Surely there is something to a virus the World Health Organization (WHO) declared a Public Health Emergency of International Concern. Right?

We decided it was worth a closer look.

In February, the World Bank predicted countries highly dependent on tourism could suffer losses in excess of 1 percent of gross domestic product. But neither the Center for Disease Control nor the WHO has issued restrictions on travelor businesswithin the 73 countries and territories where Zika has been reported, though pregnant women (and those looking to become pregnant) are advised not to travel to areas with ongoing outbreaks.

To review: Zika is an arbovirus, a viral disease transmitted by mosquitoes, ticks and fleas, similar to West Nile virus, Lyme disease and dengue fever. In this case, the Aedes aegypti mosquito spreads Zika. On Feb. 1, following nearly a year of reported outbreaks in Central and South America, Zika entered the WHO’s International Concern territory. As of now, that status has not changed—the WHO says there is scientific consensus that Zika causes congenital brain abnormalities like microcephaly (children born with unusually small heads) and can trigger neurological brain disorders like Guillain-Barré syndrome (which can lead to paralysis and death in newborns).

Most infected people have symptoms that resemble the flu. There’s no vaccine, and so fluids, over-the-counter medicines and rest are the cure through the few days of discomfort. Unlike the flu, however, which you know that sniffly person on your flight to beach-weather has, Zika is reportedly altering plans of travelers left and right.

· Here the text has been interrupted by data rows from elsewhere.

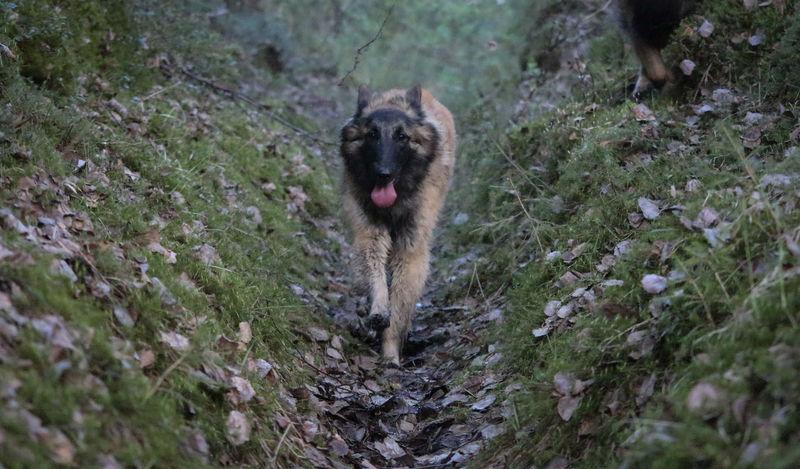 Belgian Tervueren Finland Lapland Scandinavia Animal Teeth Belgian Shepherd Canine Day Dog Land Mouth Open Nature No People One Animal Outdoors Pets Portrait
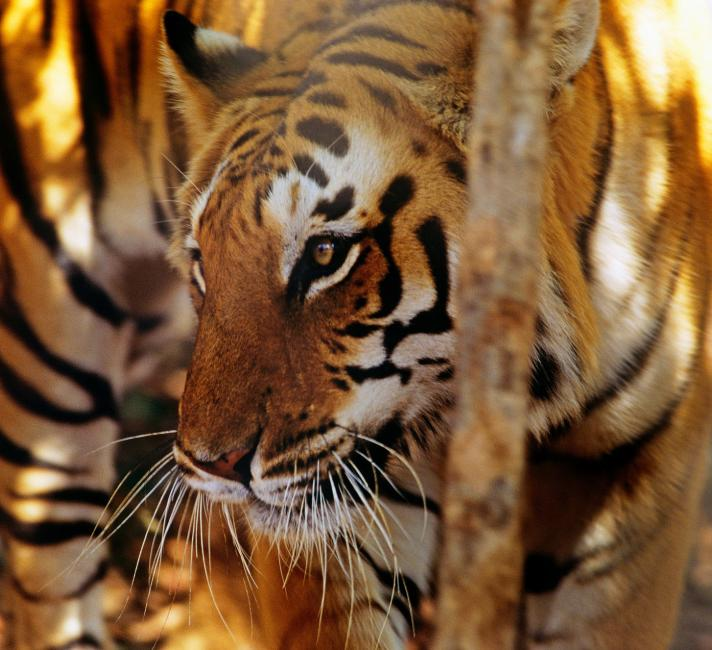 india's wild tiger population India is home to 70 percent of the world's wild tiger population, and they've just  reported an increase of 30 percent since 2010, thanks to.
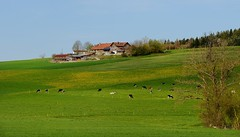Le Saulgy (Meinrad Prisset) Tags: schweiz switzerland countryside nikon suisse paysages swizzera cantondefribourg districtdelaglne nikond800 afsnikkor70200f4edvr lesaulgy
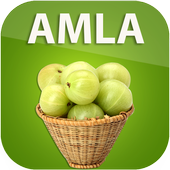 Benefits of Amla icon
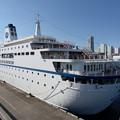 写真: World Odyssey 横浜初入港 -2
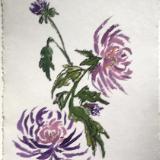 Purple Mums 28x20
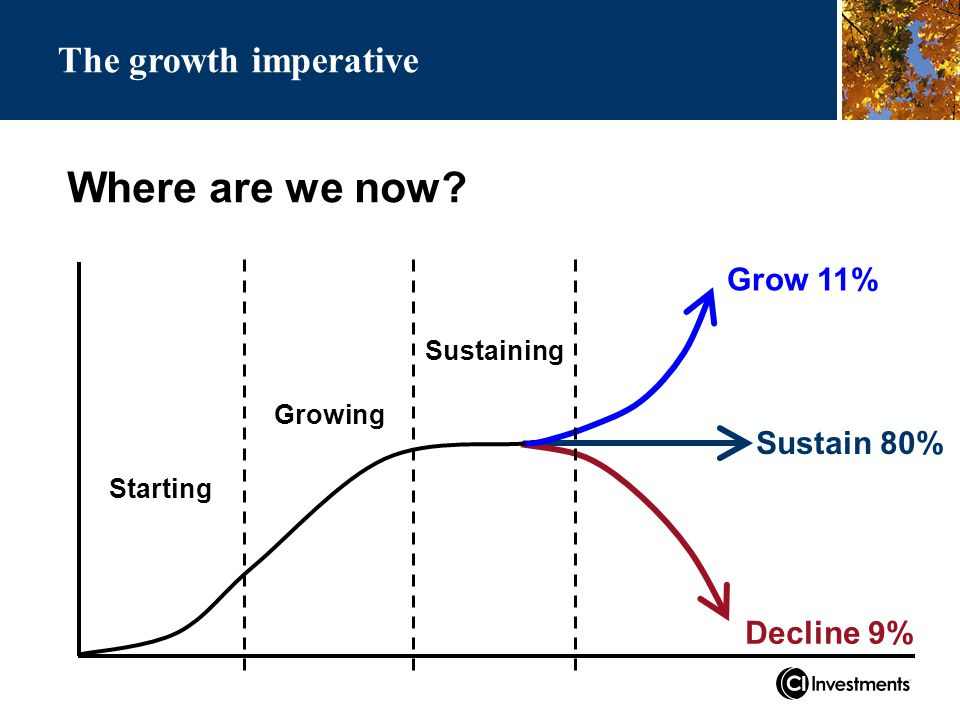 Where are we now Grow 11% Decline 9% Sustain 80% Starting Growing Sustaining The growth imperative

“Zika has definitely affected the hotel business in the Caribbean,” said Paul Weimer, a Miami-based vice president in CBRE’s hotel division, who has spent more than a decade selling and financing resorts and hotels in Florida and the Caribbean. “Investors are taking a pause, a ‘wait and see how it unfolds’ approach, especially institutional funds in Chicago and New York,” he said, viewing the region as a single entity, not individual areas and islands with differing experiences of the disease.

Affected areas include Florida, the Caribbean, Central and South America and the Pacific islands.

Weimer continued, noting, “if you’re selling now, you’re not under stress, but maybe it’s taking longer than the usual 30, 60 or 90 days.”

“Locals are not nearly as concerned as people nationwide,” said Alexandra Lalos, a Miami-based associate director with Holliday Fenoglio Fowler L.P. (HFF), which has not seen Zika impact its business. Last month, for example, HFF arranged sale and financing for Westin Tampa Harbour Island for an undisclosed price. This week the Pittsburgh-based firm expects to close on a hotel financing on Florida’s east coast.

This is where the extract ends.